What is needed — Please repeat word for word the lines of the material below, starting at the line that contains "From the collection" and ending at the last line of the material, with both ends included.

::: Data for this task :::

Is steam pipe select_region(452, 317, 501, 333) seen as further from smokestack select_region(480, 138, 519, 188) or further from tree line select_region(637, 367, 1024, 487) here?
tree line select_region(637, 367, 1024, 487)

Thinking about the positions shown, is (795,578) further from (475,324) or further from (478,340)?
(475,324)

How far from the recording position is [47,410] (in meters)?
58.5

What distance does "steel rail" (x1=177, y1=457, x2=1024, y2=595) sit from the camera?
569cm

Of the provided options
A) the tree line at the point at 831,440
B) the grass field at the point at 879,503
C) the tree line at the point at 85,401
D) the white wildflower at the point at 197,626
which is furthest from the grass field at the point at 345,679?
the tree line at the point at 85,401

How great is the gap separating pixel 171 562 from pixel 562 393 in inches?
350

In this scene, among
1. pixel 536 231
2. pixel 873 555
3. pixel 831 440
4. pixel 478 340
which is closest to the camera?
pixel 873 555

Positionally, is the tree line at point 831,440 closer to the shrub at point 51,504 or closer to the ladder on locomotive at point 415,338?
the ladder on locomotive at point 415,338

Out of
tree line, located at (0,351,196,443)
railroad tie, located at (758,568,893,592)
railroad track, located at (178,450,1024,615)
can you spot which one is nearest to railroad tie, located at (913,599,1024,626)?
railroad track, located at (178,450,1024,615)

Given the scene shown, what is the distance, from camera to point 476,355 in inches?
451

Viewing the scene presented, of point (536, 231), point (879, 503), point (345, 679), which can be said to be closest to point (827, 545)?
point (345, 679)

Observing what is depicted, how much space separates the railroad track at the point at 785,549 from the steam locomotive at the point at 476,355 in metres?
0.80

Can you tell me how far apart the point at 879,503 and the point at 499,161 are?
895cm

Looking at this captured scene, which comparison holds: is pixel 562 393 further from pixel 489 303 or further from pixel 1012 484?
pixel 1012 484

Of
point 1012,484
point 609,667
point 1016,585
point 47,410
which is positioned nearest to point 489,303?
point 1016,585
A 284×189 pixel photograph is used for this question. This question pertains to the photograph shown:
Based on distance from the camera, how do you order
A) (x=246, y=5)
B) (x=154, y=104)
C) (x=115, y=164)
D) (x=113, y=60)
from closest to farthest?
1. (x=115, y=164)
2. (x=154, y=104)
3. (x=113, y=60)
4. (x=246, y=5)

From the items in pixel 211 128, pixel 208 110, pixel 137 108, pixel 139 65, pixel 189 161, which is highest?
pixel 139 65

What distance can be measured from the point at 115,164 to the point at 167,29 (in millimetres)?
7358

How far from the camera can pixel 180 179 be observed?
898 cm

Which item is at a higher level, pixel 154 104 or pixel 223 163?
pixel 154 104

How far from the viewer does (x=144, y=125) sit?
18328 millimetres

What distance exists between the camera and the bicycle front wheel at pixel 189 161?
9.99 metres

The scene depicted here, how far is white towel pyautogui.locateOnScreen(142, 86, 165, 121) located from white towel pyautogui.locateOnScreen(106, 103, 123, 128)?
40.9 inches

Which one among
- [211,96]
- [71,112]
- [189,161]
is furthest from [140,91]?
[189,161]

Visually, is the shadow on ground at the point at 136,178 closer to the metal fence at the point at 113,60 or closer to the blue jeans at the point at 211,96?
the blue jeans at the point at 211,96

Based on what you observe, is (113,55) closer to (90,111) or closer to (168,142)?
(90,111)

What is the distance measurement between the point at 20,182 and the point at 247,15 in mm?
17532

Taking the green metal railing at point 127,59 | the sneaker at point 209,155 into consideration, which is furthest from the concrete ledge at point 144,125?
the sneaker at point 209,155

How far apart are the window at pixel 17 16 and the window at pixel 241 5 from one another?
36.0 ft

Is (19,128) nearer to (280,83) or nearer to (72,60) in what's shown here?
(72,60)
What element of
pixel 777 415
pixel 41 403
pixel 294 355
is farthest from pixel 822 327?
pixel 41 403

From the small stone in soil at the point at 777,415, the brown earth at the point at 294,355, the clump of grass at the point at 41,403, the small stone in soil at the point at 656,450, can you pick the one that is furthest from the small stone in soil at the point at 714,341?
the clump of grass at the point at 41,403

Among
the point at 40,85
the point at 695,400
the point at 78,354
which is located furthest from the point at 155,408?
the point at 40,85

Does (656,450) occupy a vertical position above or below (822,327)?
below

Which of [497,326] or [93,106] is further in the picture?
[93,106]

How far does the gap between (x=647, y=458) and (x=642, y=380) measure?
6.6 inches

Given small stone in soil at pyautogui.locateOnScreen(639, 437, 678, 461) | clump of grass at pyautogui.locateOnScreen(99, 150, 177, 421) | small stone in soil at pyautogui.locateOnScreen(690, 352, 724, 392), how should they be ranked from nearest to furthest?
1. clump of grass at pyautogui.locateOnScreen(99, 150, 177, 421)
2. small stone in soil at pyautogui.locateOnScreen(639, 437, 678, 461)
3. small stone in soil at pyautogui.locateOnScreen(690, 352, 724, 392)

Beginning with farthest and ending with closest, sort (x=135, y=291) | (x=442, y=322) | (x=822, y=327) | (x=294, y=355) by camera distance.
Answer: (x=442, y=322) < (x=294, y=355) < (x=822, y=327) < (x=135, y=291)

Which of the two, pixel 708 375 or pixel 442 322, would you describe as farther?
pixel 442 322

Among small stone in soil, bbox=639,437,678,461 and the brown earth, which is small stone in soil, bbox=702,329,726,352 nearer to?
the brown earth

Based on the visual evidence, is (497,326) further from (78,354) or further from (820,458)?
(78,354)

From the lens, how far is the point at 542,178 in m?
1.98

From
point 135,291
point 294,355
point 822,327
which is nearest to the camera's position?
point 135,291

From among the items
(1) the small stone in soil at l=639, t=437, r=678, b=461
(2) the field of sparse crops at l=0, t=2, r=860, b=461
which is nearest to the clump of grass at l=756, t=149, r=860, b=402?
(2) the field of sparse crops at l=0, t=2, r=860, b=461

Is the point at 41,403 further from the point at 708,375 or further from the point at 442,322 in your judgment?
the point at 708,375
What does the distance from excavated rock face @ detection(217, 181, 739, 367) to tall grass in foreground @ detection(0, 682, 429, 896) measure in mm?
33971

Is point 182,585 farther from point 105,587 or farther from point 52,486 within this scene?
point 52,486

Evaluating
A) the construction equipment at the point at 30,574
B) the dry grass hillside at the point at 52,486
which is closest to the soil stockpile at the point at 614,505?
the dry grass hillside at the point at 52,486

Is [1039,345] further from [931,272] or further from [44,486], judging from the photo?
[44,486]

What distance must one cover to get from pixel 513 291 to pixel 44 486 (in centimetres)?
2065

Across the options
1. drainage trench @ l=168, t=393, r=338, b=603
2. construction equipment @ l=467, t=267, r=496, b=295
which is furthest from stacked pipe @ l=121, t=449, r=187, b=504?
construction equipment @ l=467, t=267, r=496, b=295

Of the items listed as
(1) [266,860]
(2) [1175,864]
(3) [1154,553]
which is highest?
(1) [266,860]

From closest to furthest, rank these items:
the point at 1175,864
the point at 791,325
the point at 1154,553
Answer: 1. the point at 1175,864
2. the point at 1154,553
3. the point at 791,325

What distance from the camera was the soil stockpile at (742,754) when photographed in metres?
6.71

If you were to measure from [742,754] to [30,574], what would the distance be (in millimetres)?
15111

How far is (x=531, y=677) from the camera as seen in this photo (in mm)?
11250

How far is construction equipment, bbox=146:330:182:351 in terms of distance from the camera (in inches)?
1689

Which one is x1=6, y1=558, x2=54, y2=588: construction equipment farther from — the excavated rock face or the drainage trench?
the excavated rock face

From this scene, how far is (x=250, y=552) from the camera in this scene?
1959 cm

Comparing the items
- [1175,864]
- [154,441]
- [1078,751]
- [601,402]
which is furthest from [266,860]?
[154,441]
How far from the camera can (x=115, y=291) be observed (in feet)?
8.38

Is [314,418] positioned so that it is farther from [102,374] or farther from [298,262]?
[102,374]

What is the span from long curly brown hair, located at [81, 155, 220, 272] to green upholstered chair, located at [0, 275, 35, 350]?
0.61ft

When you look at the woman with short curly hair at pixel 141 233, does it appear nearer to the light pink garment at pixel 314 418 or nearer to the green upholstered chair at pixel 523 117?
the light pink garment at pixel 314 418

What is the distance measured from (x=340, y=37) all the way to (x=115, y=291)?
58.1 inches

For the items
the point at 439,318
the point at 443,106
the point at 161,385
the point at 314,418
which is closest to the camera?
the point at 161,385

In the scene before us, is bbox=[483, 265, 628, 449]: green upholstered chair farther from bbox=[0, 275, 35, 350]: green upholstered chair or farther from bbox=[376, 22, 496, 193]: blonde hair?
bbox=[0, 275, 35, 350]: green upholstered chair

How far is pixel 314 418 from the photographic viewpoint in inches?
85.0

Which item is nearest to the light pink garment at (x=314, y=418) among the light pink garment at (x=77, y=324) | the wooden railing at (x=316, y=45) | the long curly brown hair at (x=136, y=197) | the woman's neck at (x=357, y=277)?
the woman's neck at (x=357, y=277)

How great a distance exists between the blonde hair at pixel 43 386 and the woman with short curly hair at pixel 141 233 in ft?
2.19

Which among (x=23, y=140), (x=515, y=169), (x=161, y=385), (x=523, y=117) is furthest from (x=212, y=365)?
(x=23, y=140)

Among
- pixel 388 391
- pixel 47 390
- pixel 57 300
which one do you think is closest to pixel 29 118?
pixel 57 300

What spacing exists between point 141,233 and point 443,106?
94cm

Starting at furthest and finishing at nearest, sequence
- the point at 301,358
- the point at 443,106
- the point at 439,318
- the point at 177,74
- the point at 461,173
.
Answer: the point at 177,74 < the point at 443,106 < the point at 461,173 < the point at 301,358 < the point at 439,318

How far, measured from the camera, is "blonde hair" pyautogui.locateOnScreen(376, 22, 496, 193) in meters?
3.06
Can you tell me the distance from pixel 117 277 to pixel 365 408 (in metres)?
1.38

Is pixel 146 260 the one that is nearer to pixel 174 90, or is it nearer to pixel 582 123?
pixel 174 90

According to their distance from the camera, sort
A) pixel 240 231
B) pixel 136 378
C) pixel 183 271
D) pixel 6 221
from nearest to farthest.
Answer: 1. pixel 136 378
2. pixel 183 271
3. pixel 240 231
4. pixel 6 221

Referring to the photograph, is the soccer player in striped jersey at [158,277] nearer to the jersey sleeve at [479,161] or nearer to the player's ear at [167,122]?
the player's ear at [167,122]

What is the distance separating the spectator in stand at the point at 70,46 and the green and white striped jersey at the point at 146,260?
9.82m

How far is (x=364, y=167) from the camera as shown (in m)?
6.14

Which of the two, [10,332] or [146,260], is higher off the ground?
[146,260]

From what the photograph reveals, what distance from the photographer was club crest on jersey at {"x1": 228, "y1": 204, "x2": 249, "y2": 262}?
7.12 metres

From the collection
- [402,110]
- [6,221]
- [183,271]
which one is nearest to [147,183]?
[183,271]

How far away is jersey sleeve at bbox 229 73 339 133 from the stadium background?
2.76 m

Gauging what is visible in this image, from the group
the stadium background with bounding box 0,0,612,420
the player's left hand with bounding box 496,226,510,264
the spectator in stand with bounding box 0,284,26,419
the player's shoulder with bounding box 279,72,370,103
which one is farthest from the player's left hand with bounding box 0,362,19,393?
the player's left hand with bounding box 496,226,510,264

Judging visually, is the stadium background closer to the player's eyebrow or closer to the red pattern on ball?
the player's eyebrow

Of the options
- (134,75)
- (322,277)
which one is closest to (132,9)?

:::

Task result —
From the collection
- [402,110]
- [6,221]
- [183,271]
which one is nearest to [147,183]?
[183,271]

How far away is jersey sleeve at bbox 229 73 339 133 from the stadium background?
2.76 m

Gauging what is visible in this image, from the group
the stadium background with bounding box 0,0,612,420
the player's left hand with bounding box 496,226,510,264
the spectator in stand with bounding box 0,284,26,419
the player's shoulder with bounding box 279,72,370,103
which one is farthest from the player's left hand with bounding box 0,362,19,393?
the player's left hand with bounding box 496,226,510,264

Judging visually, is the stadium background closer to the player's eyebrow or closer to the red pattern on ball?
the player's eyebrow

Of the options
- (134,75)
- (322,277)
which one is closest to (132,9)?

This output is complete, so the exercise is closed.